Many thanks for your help, Allin. I'm ashamed to have to ask such questions,
but you got me out of a "sticky" situation there.
Marc O'Callaghan
--------------------------------------------------
From: "Allin Cottrell" <cottrell(a)wfu.edu>
Sent: Saturday, January 09, 2016 7:50 PM
To: "Gretl list" <gretl-users(a)lists.wfu.edu>
Subject: Re: [Gretl-users] Regression coefficients
On Thu, 7 Jan 2016, Marc O'Callaghan wrote:
>> I don't remember exactly, offhand, what the project was here, but it
>> sounnds like you need to look at the $coeff accessor (to grab the exact
>> coefficients after estimation) and the lincomb() function (to create a
>> series via a linear combination of terms).
>>
>> Allin Cottrell
>
> Thanks for your answer, though I think I didn't express myself correctly.
> For the context : I am studying the evolution of max and min temperatures
> throught Feb-March-Apr of every year, with special emphasis on March.

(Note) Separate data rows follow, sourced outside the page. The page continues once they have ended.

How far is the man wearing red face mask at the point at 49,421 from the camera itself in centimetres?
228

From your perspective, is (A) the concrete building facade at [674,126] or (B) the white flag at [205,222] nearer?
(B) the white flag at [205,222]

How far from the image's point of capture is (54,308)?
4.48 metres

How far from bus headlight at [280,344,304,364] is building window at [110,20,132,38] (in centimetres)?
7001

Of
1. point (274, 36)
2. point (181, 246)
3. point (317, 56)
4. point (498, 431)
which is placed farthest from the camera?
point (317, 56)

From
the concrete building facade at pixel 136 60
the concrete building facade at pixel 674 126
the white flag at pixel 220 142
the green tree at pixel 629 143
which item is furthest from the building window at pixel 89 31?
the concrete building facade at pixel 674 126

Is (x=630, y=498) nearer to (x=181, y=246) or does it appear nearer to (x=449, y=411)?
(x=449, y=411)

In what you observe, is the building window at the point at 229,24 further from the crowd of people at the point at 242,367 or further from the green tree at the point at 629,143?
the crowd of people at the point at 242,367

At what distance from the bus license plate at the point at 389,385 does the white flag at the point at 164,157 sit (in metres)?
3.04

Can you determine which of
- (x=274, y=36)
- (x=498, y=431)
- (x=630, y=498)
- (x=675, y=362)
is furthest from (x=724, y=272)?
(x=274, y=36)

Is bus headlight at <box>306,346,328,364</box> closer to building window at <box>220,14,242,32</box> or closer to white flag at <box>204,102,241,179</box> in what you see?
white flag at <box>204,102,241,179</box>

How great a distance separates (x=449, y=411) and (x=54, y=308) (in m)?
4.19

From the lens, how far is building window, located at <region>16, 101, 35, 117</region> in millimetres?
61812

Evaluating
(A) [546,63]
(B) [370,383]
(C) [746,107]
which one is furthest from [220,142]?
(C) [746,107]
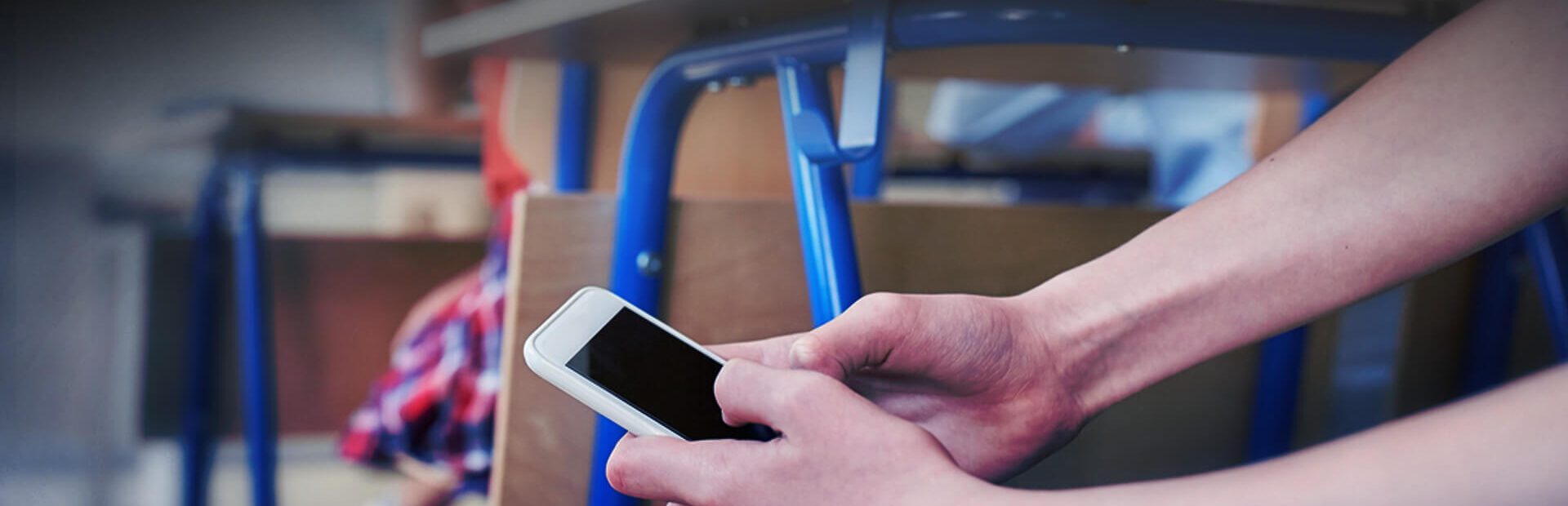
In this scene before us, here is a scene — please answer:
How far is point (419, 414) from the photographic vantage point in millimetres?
869

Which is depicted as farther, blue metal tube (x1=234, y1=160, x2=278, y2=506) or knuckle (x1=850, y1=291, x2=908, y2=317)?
blue metal tube (x1=234, y1=160, x2=278, y2=506)

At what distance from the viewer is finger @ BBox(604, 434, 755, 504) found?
367 millimetres

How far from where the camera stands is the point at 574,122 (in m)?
0.84

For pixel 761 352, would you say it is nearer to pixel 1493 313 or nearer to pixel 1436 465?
pixel 1436 465

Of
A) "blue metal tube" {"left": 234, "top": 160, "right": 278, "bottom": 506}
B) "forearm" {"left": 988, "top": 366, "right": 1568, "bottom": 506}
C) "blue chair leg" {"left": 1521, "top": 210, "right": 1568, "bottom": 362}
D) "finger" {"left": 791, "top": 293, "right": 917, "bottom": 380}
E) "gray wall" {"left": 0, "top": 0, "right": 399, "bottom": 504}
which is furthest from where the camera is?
"blue metal tube" {"left": 234, "top": 160, "right": 278, "bottom": 506}

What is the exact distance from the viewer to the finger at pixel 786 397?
353 millimetres

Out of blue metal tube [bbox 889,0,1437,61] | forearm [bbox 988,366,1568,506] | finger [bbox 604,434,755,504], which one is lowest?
finger [bbox 604,434,755,504]

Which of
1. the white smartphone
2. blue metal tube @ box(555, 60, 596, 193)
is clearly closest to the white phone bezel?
the white smartphone

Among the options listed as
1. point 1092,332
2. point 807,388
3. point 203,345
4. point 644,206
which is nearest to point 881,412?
point 807,388

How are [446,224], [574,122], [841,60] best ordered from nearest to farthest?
[841,60] < [574,122] < [446,224]

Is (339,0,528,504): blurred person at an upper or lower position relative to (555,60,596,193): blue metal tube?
lower

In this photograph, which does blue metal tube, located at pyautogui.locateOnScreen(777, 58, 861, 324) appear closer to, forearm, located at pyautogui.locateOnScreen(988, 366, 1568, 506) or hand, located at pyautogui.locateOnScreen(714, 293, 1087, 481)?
hand, located at pyautogui.locateOnScreen(714, 293, 1087, 481)

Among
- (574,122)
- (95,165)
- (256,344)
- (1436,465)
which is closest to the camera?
(1436,465)

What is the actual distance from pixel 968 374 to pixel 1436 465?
Result: 0.59 ft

My
> main goal is to sort them into two categories : 1) when they have a
> tendency to rise during the month and 2) when they tend to sink.
> So as to avoid plotting a graph for each year and judging on the basis of
> that what the tendency is, I was planning to plot the 3rd-degree
> regression using the "polynomial trend" (or whatever it's called in
> English, I' sorry, I downloaded Gretl in French to better understand what
> the others in my group talk about) filter. Can I somehow find out what
> that polynom is ? Does this seem like an intelligent way to go ?
> If not, could you please be so good as to explain how you would recommend
> I proceed, keeping in mind that I am (to my great shame) an utter
> nincompoop in matters Gretl ?
If your dataset looks something like what I recommended in
http://lists.wfu.edu/pipermail/gretl-users/2015-December/011431.html
where "yrday" is a series that runs from 1 to 90 for the 90 days starting
on Feb 1 each year and TMAX records maximum temperature, then you could
run a regression as follows
series yd2 = yrday^2
series yd3 = yrday^3
ols TMAX const yrday yd2 yd3
That will give you your 3rd degree polynomial trend for TMAX.